Yesterday, I got an email from the editor of an online publication inviting me to contribute pieces that would bring statistical analysis to bear on some topics they are hoping to cover. I admire the publication, and the topics interest me.
There was only one problem: the money. The honorarium they could offer for a published piece is less than my hourly consulting rate, and all of the suggested projects—as well most others I can imagine that would fit into this outlet’s mission—would probably take days to do. I would have to find, assemble, and clean the relevant data; explore and then analyze the fruits of that labor; generate and refine visualizations of those results; and, finally, write approximately 1,000 words about it. Extrapolating from past experience, I suspect that if I took on one of these projects, I would be working for less than minimum wage. And, of course, that estimated wage doesn’t account for the opportunity costs of foregoing other work (or leisure) I might have done during that time.
I don’t mean to cast aspersions on this editor. The publication is attached to a non-profit endeavor, so the fact that they were offering any payment at all already puts them well ahead of most peers. I’m also guessing that many of this outlet’s writers have salaried “day” jobs to which their contributions are relevant, so the honorarium is more of a bonus than a wage. And, of course, I spend hours of unpaid time writing posts for this blog, a pattern that some people might reasonably interpret as a signal of how much (or little) I think my time is worth.
Still, I wonder if part of the issue here is that this editor just had no idea how much work those projects would entail. A few days ago, Jeff Leek ran an excellent post on the Simply Statistics blog, about how “data science done well looks easy—and that is a big problem for data scientists.” As Leek points out,
Most well executed and successful data science projects don’t (a) use super complicated tools or (b) fit super complicated statistical models. The characteristics of the most successful data science projects I’ve evaluated or been a part of are: (a) a laser focus on solving the scientific problem, (b) careful and thoughtful consideration of whether the data is the right data and whether there are any lurking confounders or biases and (c) relatively simple statistical models applied and interpreted skeptically.
It turns out doing those three things is actually surprisingly hard and very, very time consuming. It is my experience that data science projects take a solid 2-3 times as long to complete as a project in theoretical statistics. The reason is that inevitably the data are a mess and you have to clean them up, then you find out the data aren’t quite what you wanted to answer the question, so you go find a new data set and clean it up, etc. After a ton of work like that, you have a nice set of data to which you fit simple statistical models and then it looks super easy to someone who either doesn’t know about the data collection and cleaning process or doesn’t care.
All I can say to all of that is: YES. On topics I’ve worked for years, I realize some economies of scale by knowing where to look for data, knowing what those data look like, and having ready-made scripts that ingest, clean, and combine them. Even on those topics, though, updates sometimes break the scripts, sources come and go, and the choice of model or methods isn’t always obvious. Meanwhile, on new topics, the process invariably takes many hours, and it often ends in failure or frustration because the requisite data don’t exist, or you discover that they can’t be trusted.

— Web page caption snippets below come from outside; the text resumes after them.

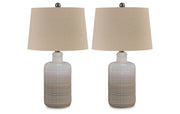Marnina Table Lamp (Set of 2)
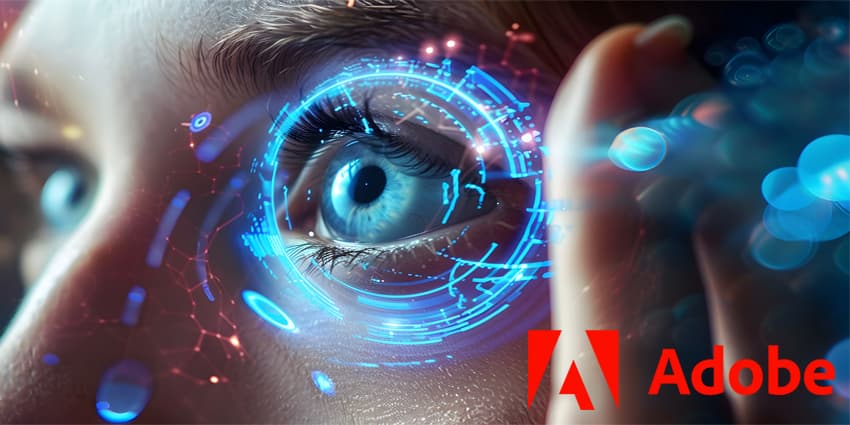Adobe Sets Out its Agentic AI Vision, Unveils Purpose-Built AI Agents
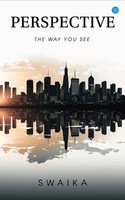 Perspective Swaika Taschenbuch Englisch 2024 BlueRose Publishers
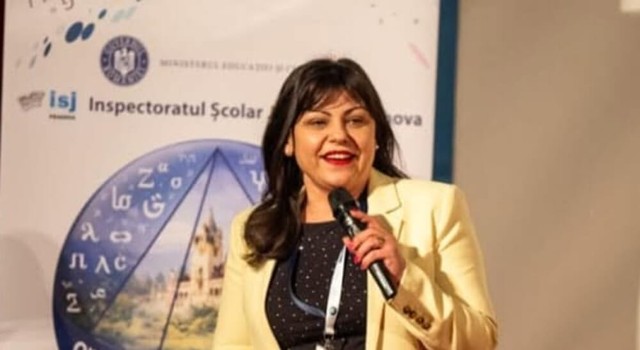 Ilona Rizea (ISJ Prahova), mesaj la început de an școlar: Un moment trăit de fiecare dată cu aceeași intensitate, aceleași emoții, mulțumiri pentru ceea ce a fost și speranțe pentru ceea ce va fi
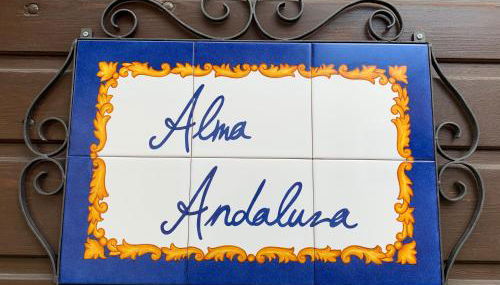 Alma Andaluza - Holiday Apartments - Foto 2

The visualization part alone can take a lot of time if you’re finicky about it—and you should be finicky about it, because your charts are what most people are going to see, learn from, and remember. Again, though, I think most people who don’t do this work simply have no idea.
Last year, as part of a paid project, I spent the better part of a day tinkering with an R script to ingest and meld a bunch of time series and then generate a single chart that would compare those time series. When I finally got the chart where I wanted it, I showed the results to someone else working on that project. He liked the chart and immediately proposed some other variations we might try. When I responded by pointing out that each of those variations might take an hour or two to produce, he was surprised and admitted that he thought the chart had come from a canned routine.
We laughed about it at the time, but I think that moment perfectly illustrates the disconnect that Gill describes. What took me hours of iterative code-writing and drew on years of accumulated domain expertise and work experience looked to someone else like nothing more than the result of a few minutes of menu-selecting and button-clicking. When that’s what people think you do, it’s hard to get them to agree to pay you well for what you actually do.